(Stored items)
☆ ☆ ☆ ☆ ☆
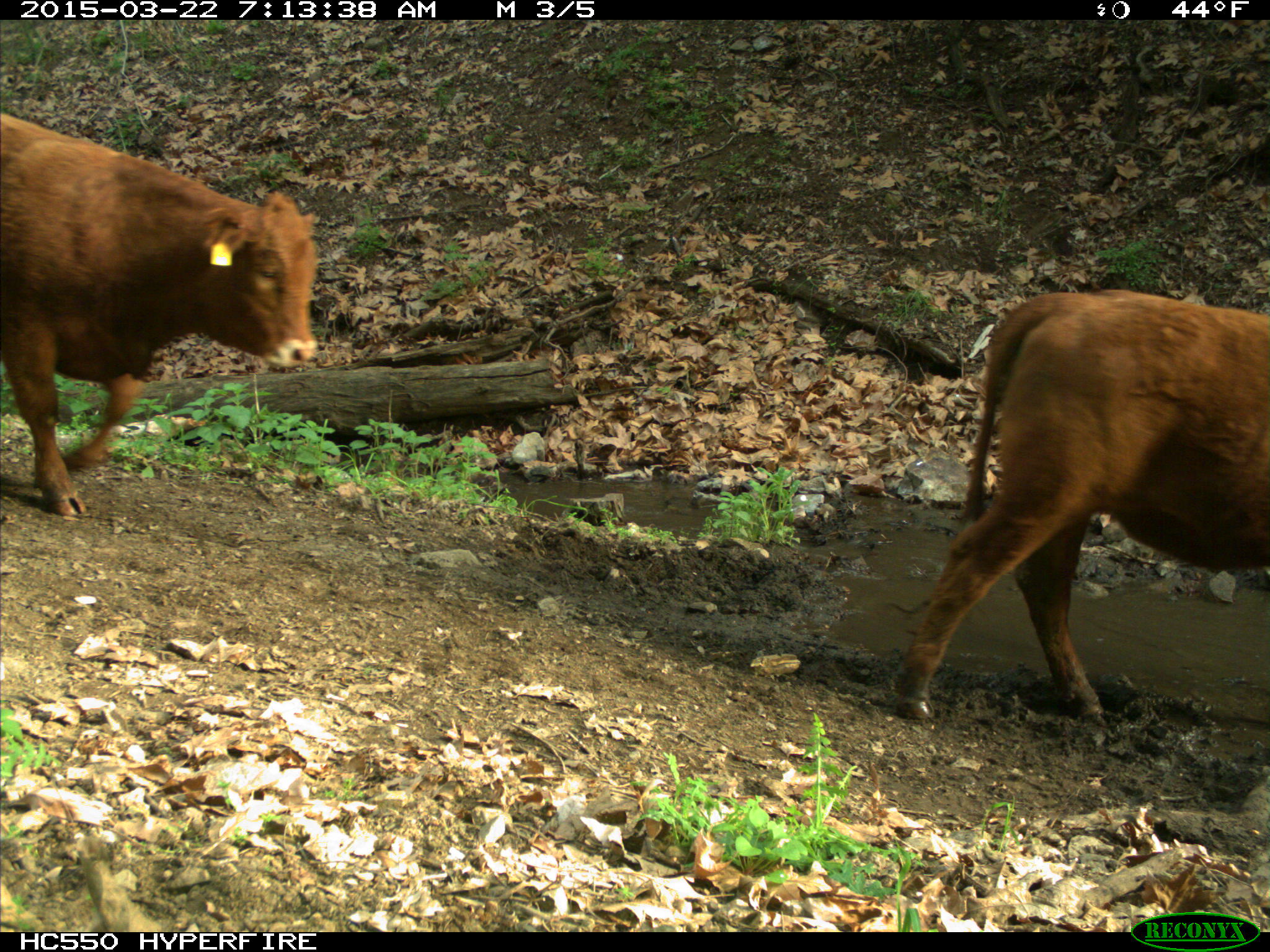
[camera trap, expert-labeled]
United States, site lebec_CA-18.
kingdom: Animalia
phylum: Chordata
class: Mammalia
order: Artiodactyla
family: Bovidae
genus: Bos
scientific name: Bos taurus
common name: domestic cow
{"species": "Bos taurus (domestic cow)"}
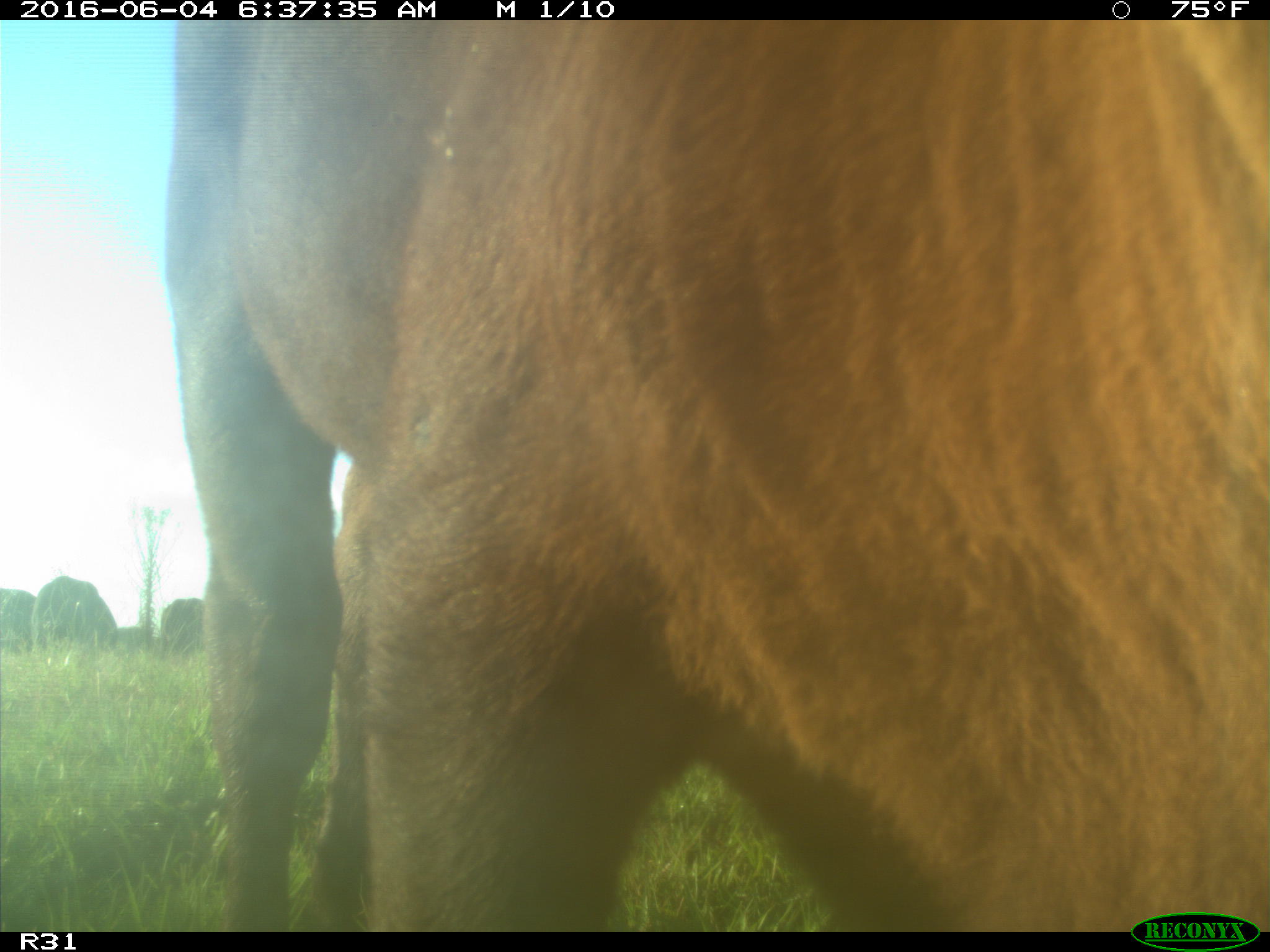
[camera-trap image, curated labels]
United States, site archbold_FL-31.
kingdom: Animalia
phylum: Chordata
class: Mammalia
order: Artiodactyla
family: Bovidae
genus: Bos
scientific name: Bos taurus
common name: domestic cow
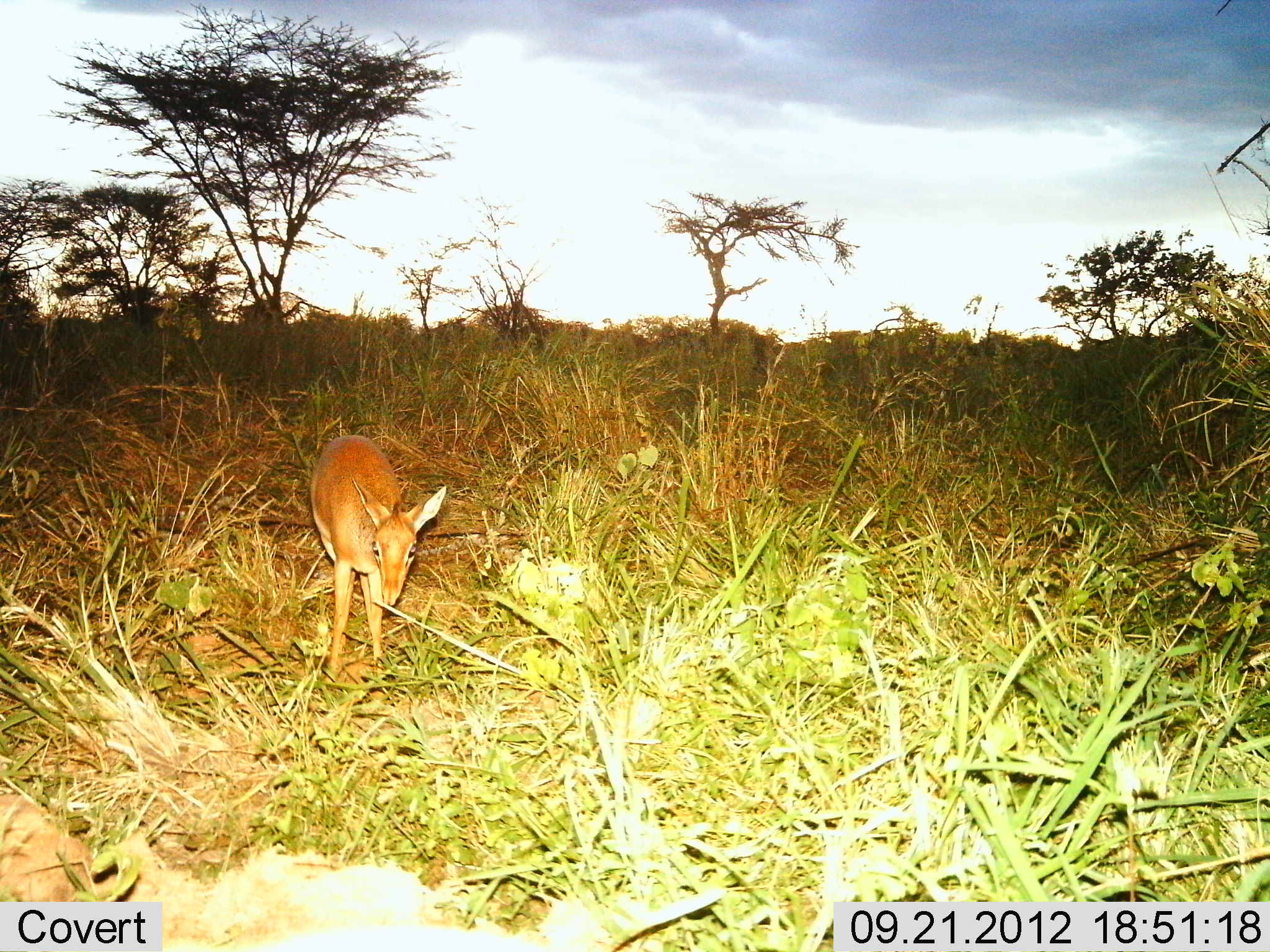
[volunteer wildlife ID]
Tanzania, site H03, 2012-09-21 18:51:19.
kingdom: Animalia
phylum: Chordata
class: Mammalia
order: Artiodactyla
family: Bovidae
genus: Madoqua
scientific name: Madoqua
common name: dikdik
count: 1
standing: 90%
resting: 0%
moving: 10%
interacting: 0%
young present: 0%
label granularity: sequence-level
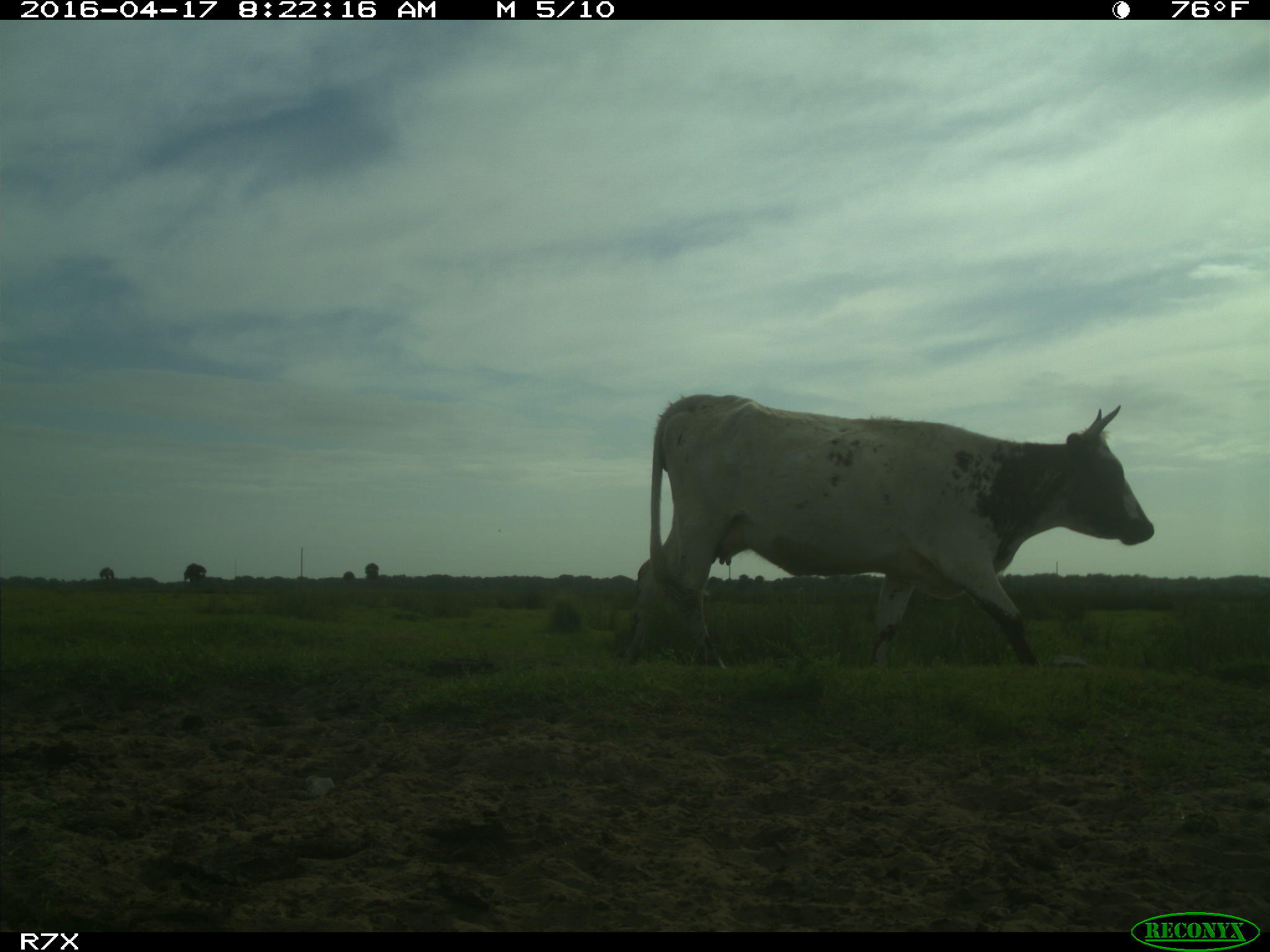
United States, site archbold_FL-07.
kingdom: Animalia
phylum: Chordata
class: Mammalia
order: Artiodactyla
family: Bovidae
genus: Bos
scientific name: Bos taurus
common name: domestic cow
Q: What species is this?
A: Bos taurus (domestic cow).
☆ ☆ ☆ ☆ ☆
(ASSIGNMENT):
Transcribe each record exactly as it appears, but omit every picture.

(ANSWER BOX):
[camera trap, expert-labeled]
United States, site lebec_CA-18.
kingdom: Animalia
phylum: Chordata
class: Mammalia
order: Artiodactyla
family: Bovidae
genus: Bos
scientific name: Bos taurus
common name: domestic cow
{"species": "Bos taurus (domestic cow)"}
[camera-trap image, curated labels]
United States, site archbold_FL-31.
kingdom: Animalia
phylum: Chordata
class: Mammalia
order: Artiodactyla
family: Bovidae
genus: Bos
scientific name: Bos taurus
common name: domestic cow
[volunteer wildlife ID]
Tanzania, site H03, 2012-09-21 18:51:19.
kingdom: Animalia
phylum: Chordata
class: Mammalia
order: Artiodactyla
family: Bovidae
genus: Madoqua
scientific name: Madoqua
common name: dikdik
count: 1
standing: 90%
resting: 0%
moving: 10%
interacting: 0%
young present: 0%
label granularity: sequence-level
United States, site archbold_FL-07.
kingdom: Animalia
phylum: Chordata
class: Mammalia
order: Artiodactyla
family: Bovidae
genus: Bos
scientific name: Bos taurus
common name: domestic cow
Q: What species is this?
A: Bos taurus (domestic cow).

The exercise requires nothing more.